= Dataset records =

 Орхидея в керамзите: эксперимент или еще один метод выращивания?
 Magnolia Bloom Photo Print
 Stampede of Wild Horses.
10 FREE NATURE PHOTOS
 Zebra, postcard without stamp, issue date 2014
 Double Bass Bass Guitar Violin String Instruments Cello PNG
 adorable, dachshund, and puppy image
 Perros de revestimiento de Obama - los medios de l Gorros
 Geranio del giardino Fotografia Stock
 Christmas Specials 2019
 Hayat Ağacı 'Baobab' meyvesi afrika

...

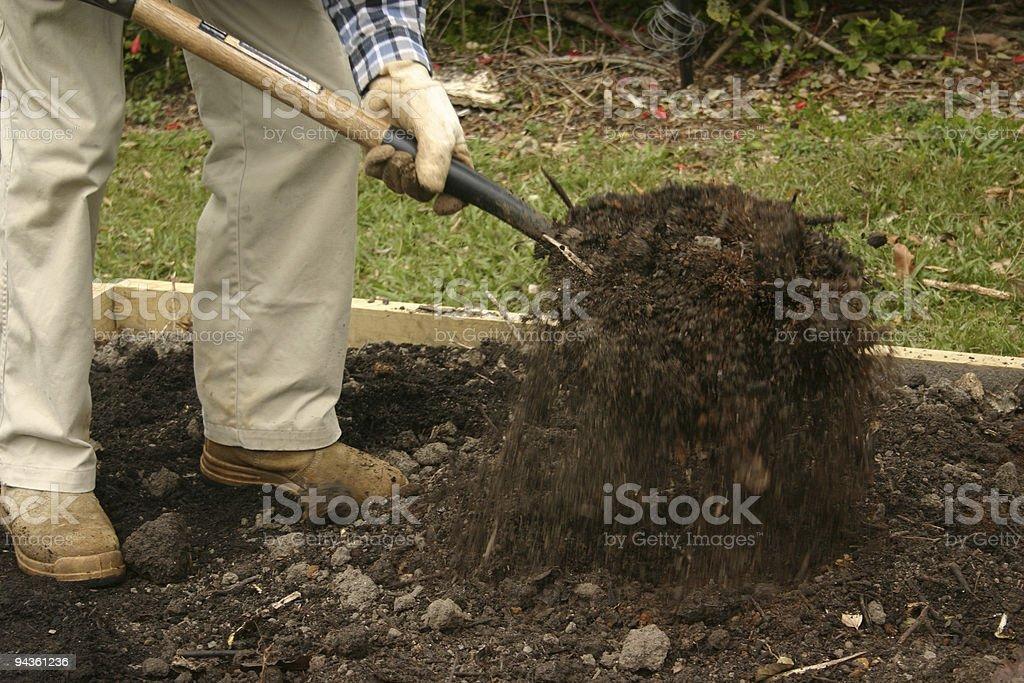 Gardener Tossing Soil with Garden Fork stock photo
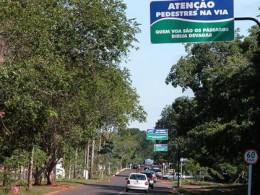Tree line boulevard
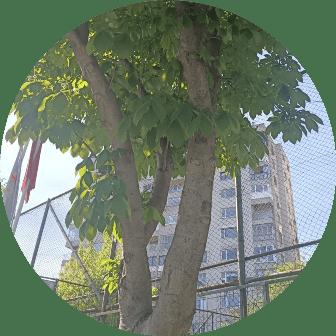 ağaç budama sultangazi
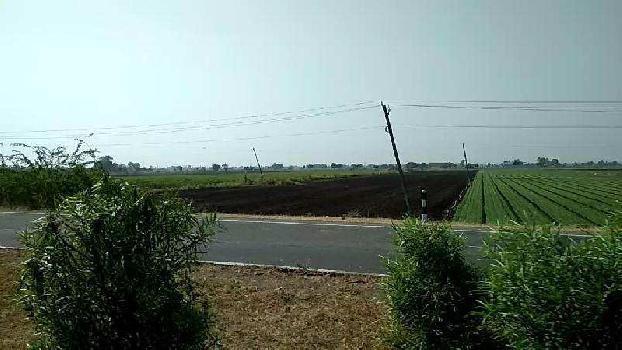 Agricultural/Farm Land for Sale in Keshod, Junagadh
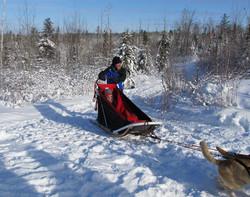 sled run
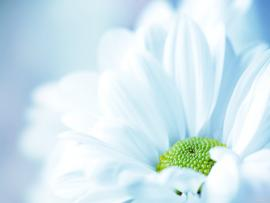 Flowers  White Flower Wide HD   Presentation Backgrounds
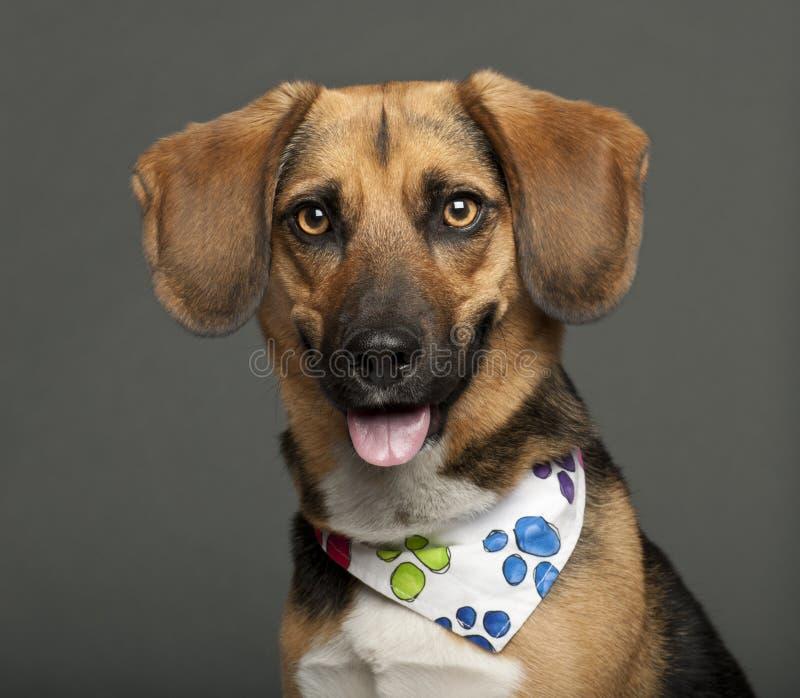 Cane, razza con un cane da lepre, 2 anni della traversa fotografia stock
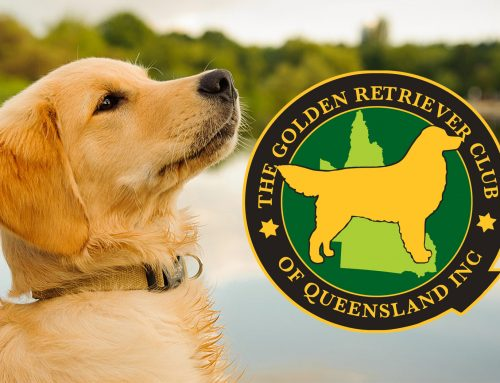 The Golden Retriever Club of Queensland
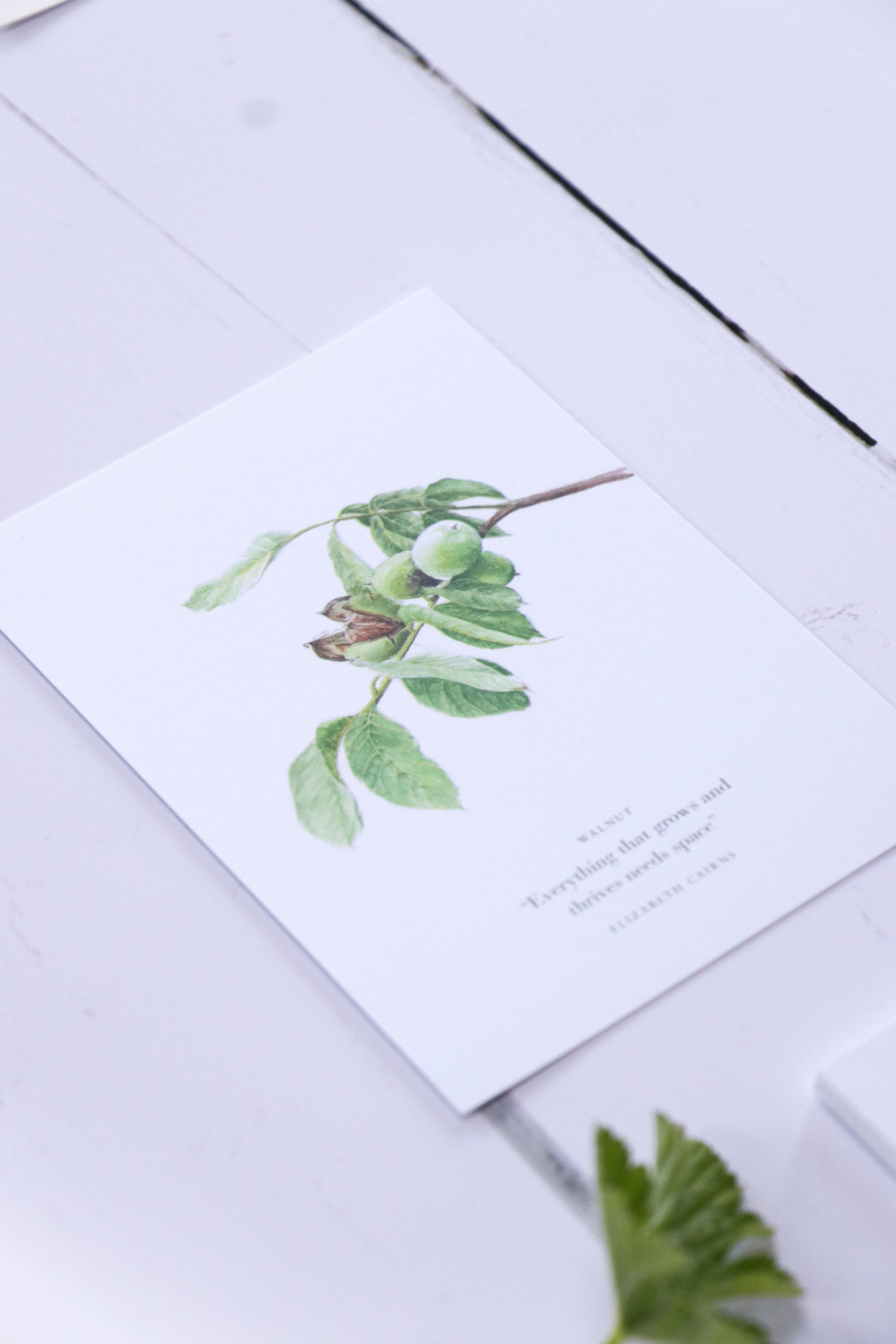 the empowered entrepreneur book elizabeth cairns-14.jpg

= Task prompt =
From the records above, reproduce exactly the lines from the one with "Stampede of Wild Horses." to the one with "Hayat Ağacı 'Baobab' meyvesi afrika", both included, and no others.

= Solution for this task =
 Stampede of Wild Horses.
10 FREE NATURE PHOTOS
 Zebra, postcard without stamp, issue date 2014
 Double Bass Bass Guitar Violin String Instruments Cello PNG
 adorable, dachshund, and puppy image
 Perros de revestimiento de Obama - los medios de l Gorros
 Geranio del giardino Fotografia Stock
 Christmas Specials 2019
 Hayat Ağacı 'Baobab' meyvesi afrika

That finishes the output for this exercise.